Communication and Documentation
“Document your code!”
This is a lesson I remember from my first computer programming course as a college frosh, now more than 30 years ago. The language was FORTRAN, and the computer was a PDP11/44 but the lessons were the same. If you didn’t provide enough comments in your code for the instructor to understand what your logic was intended to accomplish, or what the variables meant, or what that subroutine was for, you got points off. The essential message was not subtle: no matter how good a job you think you did, you haven’t done the whole job unless you’ve effectively documented it. Being clear and to the point is another message (one that I still have trouble getting, based on responses to some of my communication—including prior drafts of this essay.)
Over the past few weeks, I’ve had substantial reminders of the importance of those lessons of communication and documentation. Since the Affiliates’ Meeting in April, the INSGC staff have been trying to upgrade our processes and activities. We’re responding to the Affiliates’ survey of communications with the Central Office. Although the overall responses were excellent (from the perspective of demonstrating to NASA that we take our performance seriously and assess it regularly), there were some areas of concern (from the perspective of continuous improvement and achieving a model of excellence). It’s clear that we could use our website to better advantage, and thus that is a priority for us this summer with two student interns.

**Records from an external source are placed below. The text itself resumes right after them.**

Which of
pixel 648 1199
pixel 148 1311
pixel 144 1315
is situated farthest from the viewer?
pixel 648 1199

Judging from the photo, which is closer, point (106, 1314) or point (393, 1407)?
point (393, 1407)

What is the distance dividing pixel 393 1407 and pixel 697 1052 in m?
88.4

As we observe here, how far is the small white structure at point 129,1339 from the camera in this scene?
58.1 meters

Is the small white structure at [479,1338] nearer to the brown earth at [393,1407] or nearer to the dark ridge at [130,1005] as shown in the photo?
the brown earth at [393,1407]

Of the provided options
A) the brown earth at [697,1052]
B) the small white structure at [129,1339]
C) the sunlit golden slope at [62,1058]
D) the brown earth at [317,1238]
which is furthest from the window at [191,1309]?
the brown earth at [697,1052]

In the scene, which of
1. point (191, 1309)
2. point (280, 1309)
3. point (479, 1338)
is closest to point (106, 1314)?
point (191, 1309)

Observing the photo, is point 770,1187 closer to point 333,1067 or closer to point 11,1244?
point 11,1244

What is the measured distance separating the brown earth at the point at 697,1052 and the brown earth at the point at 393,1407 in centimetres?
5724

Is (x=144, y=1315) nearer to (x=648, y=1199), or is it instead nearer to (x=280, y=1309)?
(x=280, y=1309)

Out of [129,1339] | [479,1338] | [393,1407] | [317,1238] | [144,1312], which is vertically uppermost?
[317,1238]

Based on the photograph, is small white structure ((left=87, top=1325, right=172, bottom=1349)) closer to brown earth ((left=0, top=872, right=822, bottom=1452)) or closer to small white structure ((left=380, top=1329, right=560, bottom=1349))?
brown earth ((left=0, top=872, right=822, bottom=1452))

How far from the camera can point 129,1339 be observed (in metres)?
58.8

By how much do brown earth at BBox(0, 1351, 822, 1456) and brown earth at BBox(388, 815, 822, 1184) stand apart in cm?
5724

Effective communication is a tricky thing, but great when it works. Angie has reported a much more timely and useful set of responses to our requests for reporting, due in part to our more clear presentations of what, when, and why we need those reports to meet our NASA grant reporting and documentation obligations. Wow… we can get that much more just by being more explicit about what we’re looking for, and how we need to use it?
Some people like their documentation “spiced up” a little bit; others just want the immediate facts, in order, with an agenda of what will be covered and how many minutes are associated to each fact. Recently, I had dinner with one of my former students, who recently started a new job at a major hospital as a quality engineering and improvement manager. He noted that some of the physicians and others at the hospital were frustrated with some of his meetings, because they couldn’t see how, or whether, there was a point to the meeting and what to do about it. (Interesting: that was, almost verbatim, one of the comments from our Affiliates’ survey.) I have had to learn the same lesson in our INSGC Central meetings and those with Dawn and Angie—it’s the agenda that helps focus time and understanding, and improves advanced preparation.
What level of communication works for you? Do people find your style amusing and intelligent, or obscure and elitist? This is an important question when you’re trying to do public outreach and engagement for the general population. There are lots of different audiences (faculty and students who receive awards, administrators who want to know effectiveness of campus cost sharing, people who stop you on the street and ask you questions about airspace utilization), and I want to learn how to connect with them all.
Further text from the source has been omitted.